To serve, place 2 pieces of venison on each plate with mushroom mixture on top and spoon sauce over.
Venison with Beans
- 2 pounds venison, cut into one-inch cubes
- juice of 2-3 lemons
- 4 cups dried white beans
- 4 large onions, chopped
- 2 carrots, peeled and diced
- 3 tomatoes, peeled, seeded and diced
- 1/2 pound bacon or salt pork, cut into 1/4-inch cubes
- 1 bottle good quality beer
- 1 cup beef or venison stock
- 1 bay leaf
- 1 teaspoon oregano
- sea salt and black pepper
Soak the beans overnight in warm water and a squeeze of lemon juice. Meanwhile mix the venison cubes in the remaining lemon juice and marinate in the refrigerator. Drain the beans and place them in a casserole with the beer, stock, onions, carrots, tomatoes, salt pork, bay leaf and oregano. Bake at 350 degrees for 5-6 hours, adding water occasionally if needed. Rinse and dry off the venison pieces and add them to the casserole. Replace cover and bake another 2 hours at 250 degrees. Season to taste with salt and black pepper.
Venison and Corn Stew
You might be surprised to find bones on the ingredient list, but in I Hear America Cooking, author and scholar Betty Fussell explains. “Because they are close to their food roots, Indians know that bone is more important to flavor than flesh is. Venison tastes most itself not as a costly loin roast but as chopped shoulder, neck, and shank, in a mix of meat and bone.” Bones are a must to flavor the “cheaper” cuts of venison. Bones cooked in the broth also supply calcium, phosphorus and many other important minerals.

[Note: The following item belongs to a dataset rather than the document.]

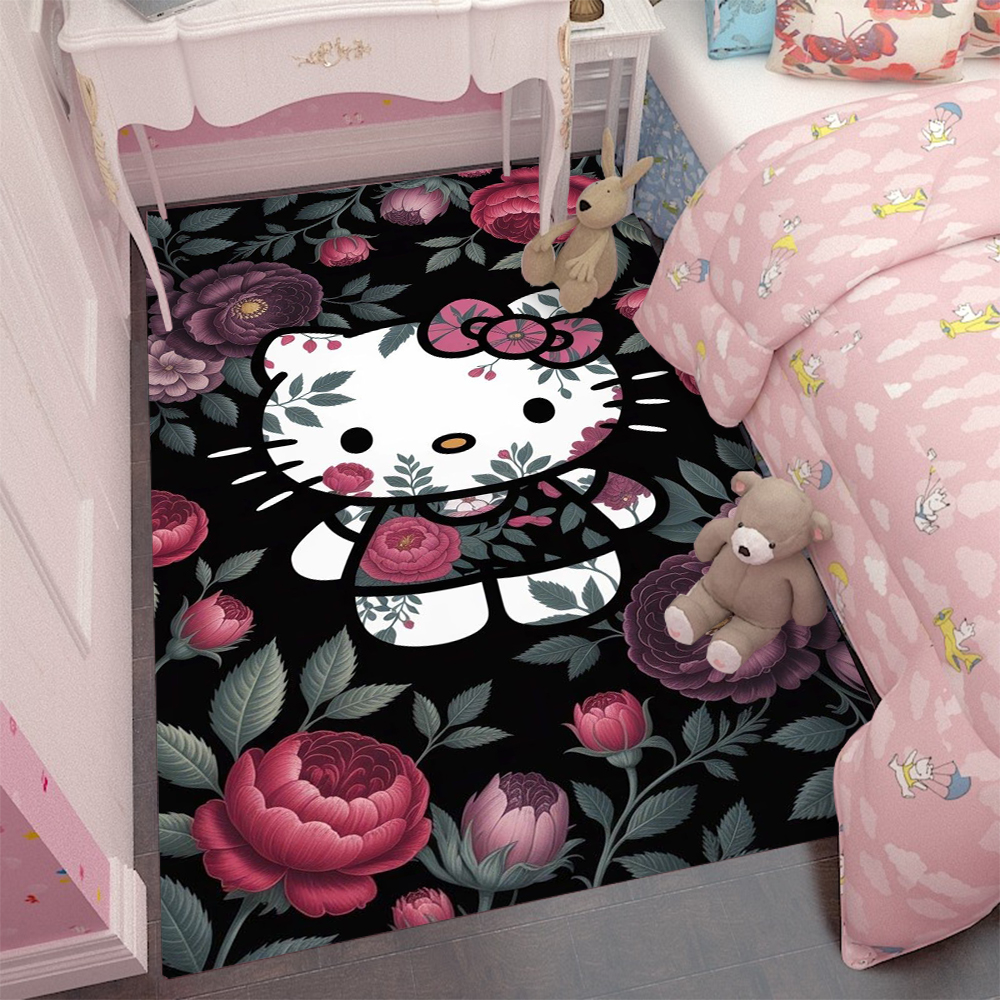 Sanrio Cute Hello Kitty Printe – Home Decor Retailers Bewertung und Preis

- 1 cup dried corn kernels
- 2 cups water
- 1/2 cup chopped beef suet, deer suet or lard
- 3 pounds venison stew meat
- 2 pounds deer bones
- 3 large onions, chopped
- 3 cloves garlic, minced
- 4 green chiles, roasted, seeded, and chopped
- salt and cayenne pepper to taste
- 4 cups beef or venison broth
Cover corn with 2 cups water, bring to a boil, boil 1 minute, and remove from heat. Cover pot and let sit for an hour.
Cut meat into 1-inch cubes. Heat the suet or lard in a heavy cast-iron pot. Sear the meat along with the bones, and when they are browned, remove and put aside. Sauté onions and garlic in the same pot until onions are translucent. Add the chiles and remaining seasonings.
Return the meat and bone to the stew pot. Add the corn with its liquid. Add beef stock to cover. Bring mixture slowly to a simmer and simmer gently until meat and corn are both tender, about 1 1/2-2 hours. Remove bones and serve.
This article appeared in Wise Traditions in Food, Farming and the Healing Arts, the quarterly magazine of the Weston A. Price Foundation, Spring 2001.